● What is asked: Put each non-blank line of the data into a Markdown table with columns "Row" and "Line", numbering the rows in order.

--- Start Data entries ---

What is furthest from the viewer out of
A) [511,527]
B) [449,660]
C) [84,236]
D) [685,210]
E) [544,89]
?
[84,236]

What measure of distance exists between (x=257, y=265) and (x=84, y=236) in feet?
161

--- End Data entries ---

● Written solution:
| Row | Line |
|---|---|
| 1 | What is furthest from the viewer out of |
| 2 | A) [511,527] |
| 3 | B) [449,660] |
| 4 | C) [84,236] |
| 5 | D) [685,210] |
| 6 | E) [544,89] |
| 7 | ? |
| 8 | [84,236] |
| 9 | What measure of distance exists between (x=257, y=265) and (x=84, y=236) in feet? |
| 10 | 161 |